Y ahí estaba Eddie Kaspbrak. Veintisiete años más tarde, Richie creería escuchar su incesante verborrea con tanta claridad como si estuviese a un costado suyo, hablando como aquel día sobre sus múltiples inseguridades acerca de la casita subterránea que Ben Hanscom había sugerido.
      Resultaba inquietante, hasta cierto punto, si considerábamos que un par de días atrás no recordaba nada de su pasada infancia en ese lugar de perdición.
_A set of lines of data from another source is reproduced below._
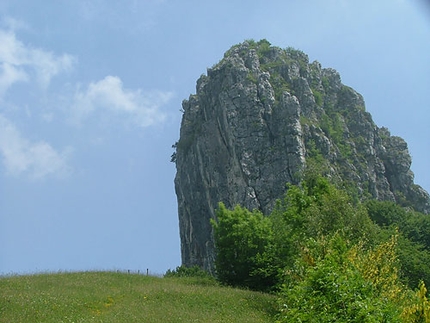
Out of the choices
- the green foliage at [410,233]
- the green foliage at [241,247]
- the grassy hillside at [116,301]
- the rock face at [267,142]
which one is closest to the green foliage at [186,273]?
the green foliage at [241,247]

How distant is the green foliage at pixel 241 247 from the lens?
159ft

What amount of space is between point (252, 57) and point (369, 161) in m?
32.2

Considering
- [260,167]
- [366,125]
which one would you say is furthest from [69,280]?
[366,125]

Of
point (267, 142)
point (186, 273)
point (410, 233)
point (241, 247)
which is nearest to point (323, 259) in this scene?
point (241, 247)

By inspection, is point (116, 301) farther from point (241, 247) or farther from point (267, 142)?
point (267, 142)

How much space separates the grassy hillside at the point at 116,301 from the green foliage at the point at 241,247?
915 cm

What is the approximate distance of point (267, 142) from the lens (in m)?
103

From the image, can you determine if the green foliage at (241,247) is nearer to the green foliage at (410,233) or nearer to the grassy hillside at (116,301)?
the grassy hillside at (116,301)

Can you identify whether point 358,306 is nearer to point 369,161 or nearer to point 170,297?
point 170,297

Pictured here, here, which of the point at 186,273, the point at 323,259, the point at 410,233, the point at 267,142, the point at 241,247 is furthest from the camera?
the point at 267,142

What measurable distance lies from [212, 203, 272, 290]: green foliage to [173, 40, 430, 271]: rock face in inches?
1753

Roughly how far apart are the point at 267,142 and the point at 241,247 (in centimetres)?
5465

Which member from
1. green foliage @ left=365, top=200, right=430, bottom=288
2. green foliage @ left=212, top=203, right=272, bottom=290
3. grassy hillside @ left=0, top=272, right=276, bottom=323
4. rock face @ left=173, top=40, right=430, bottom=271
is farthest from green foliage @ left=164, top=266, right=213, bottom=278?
rock face @ left=173, top=40, right=430, bottom=271

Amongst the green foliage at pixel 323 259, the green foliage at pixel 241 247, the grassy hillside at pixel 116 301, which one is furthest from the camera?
the green foliage at pixel 241 247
Pero ahí estaba, y aseguraba ver con claridad la expresión significativa que Bill le lanzaba mientras Ben intentaba explicar el porque eso no pasaría. Y aún así, Eddie continuaba diciendo que era algo muy arriesgado.

—¡Por el amor de Dios, Eds! —se oyó decir a sí mismo con un tercer oído; el de la memoria—. Deja tu paranoia, ¡Nuestra querida Parva es un excelente arquitecto! Pongamos nuestras vidas a su disposición, y si morimos, podremos reclamarle después —. El jadeo angustiante que Eddie dejó escapar por el simple hecho de oír la palabra muerte le hizo reír, lanzándose rumbo a Kaspbrak para apretarle las mejillas como solía hacer mucho más frecuentemente en las últimas semanas.
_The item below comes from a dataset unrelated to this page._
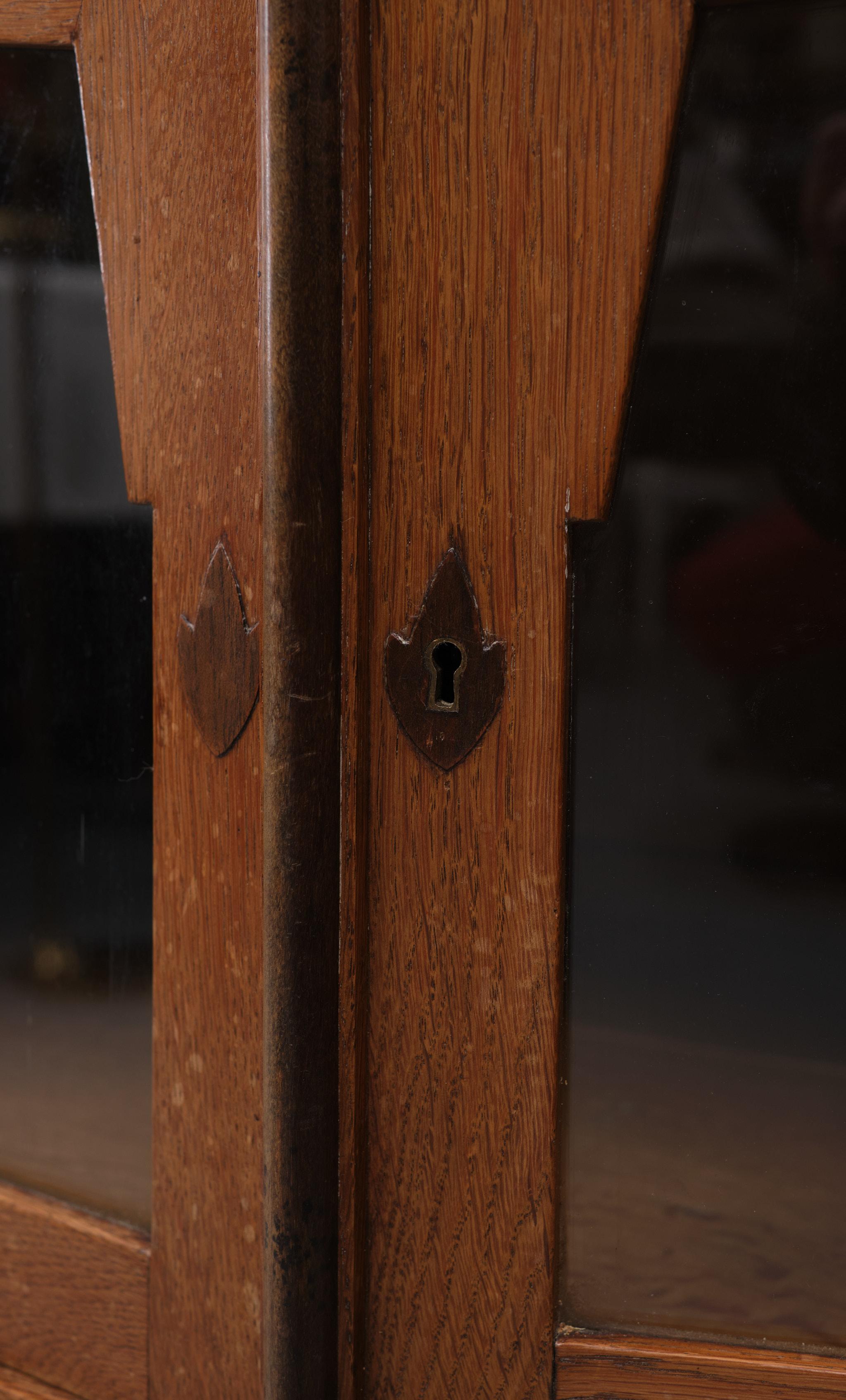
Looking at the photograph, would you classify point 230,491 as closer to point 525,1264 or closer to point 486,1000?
point 486,1000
Claro que no fue necesario reclamar nada, pues al final resultó tan perfecto como se planeaba. Era apenas un agujero de metro y medio de profundidad que, para principios de julio, ya servía como club secreto para los siete integrantes de los Perdedores.
     Número que se reduciría años después, desde luego, porque para cuando Mike Hanlon decidió llamarlos a todos para un recuentro, Stan Uris yacía con los antebrazos abiertos en una habitación de su gran casa.
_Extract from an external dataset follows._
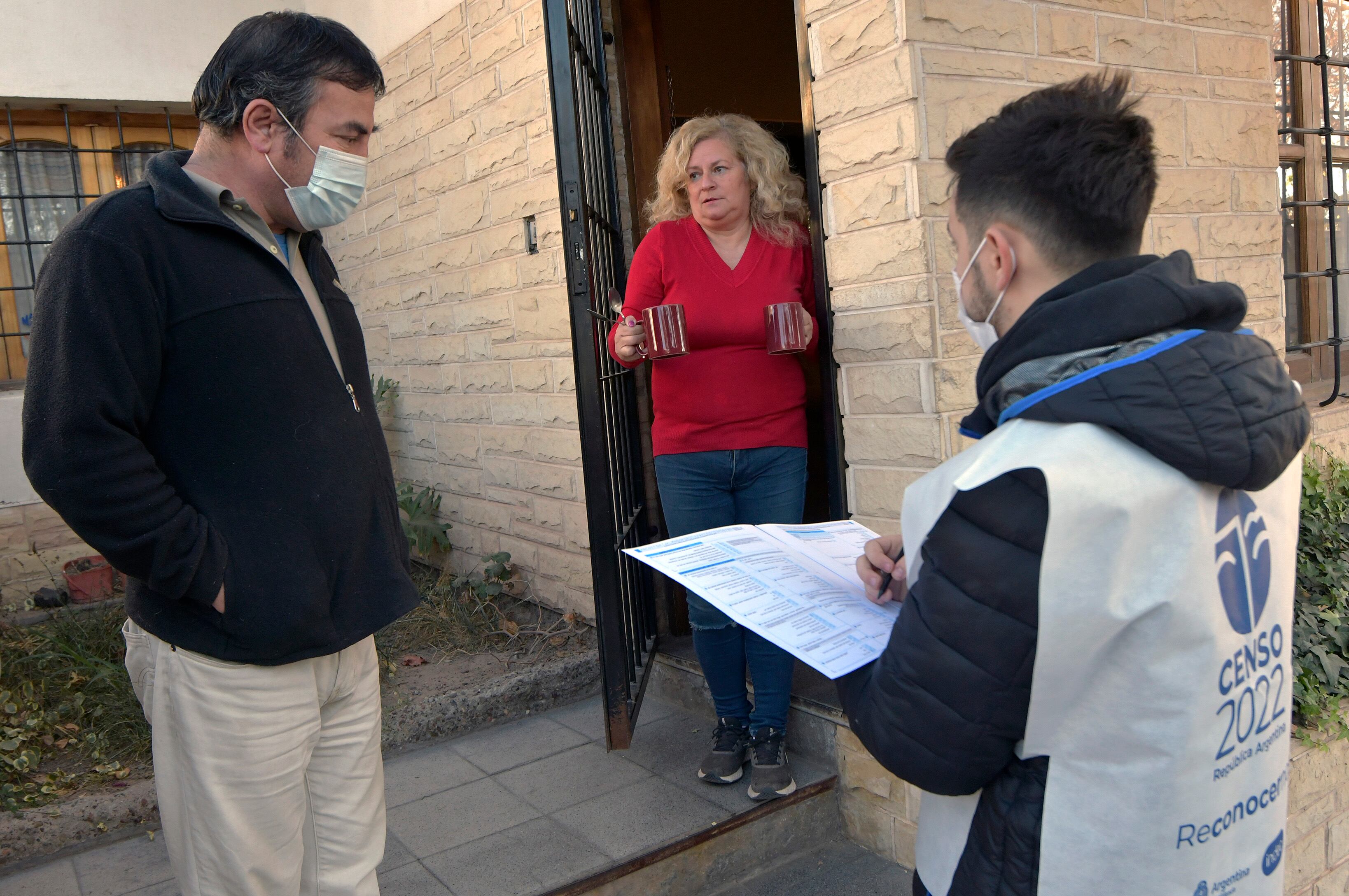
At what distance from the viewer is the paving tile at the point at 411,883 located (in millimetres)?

Muchas de las cosas que habían hurtado de sus respectivos hogares de niñez aún estaban allí, sorprendentemente. Cómo la pequeña radio de Richie, derrumbada en algún rincón llena de polvo con las pilas gastadas. Beverly aún recordaba la música que solía emitir ese aparato desde que ponían un pie dentro del lugar y solo deteniéndose cuando el último de ellos decidía marcharse, con frecuencia solía ser Ben. Nombres como Tommy Sands y Pat Boone, porque eran los únicos cuya señal podía captar ese viejo y gastado radio desde allí abajo.
       O los cómics que Eddie donó con más lástima que deseo de cooperar. De ellos ya solo quedaba retazos húmedos y podridos que con dificultad podría saberse que solían ser antes de hoy.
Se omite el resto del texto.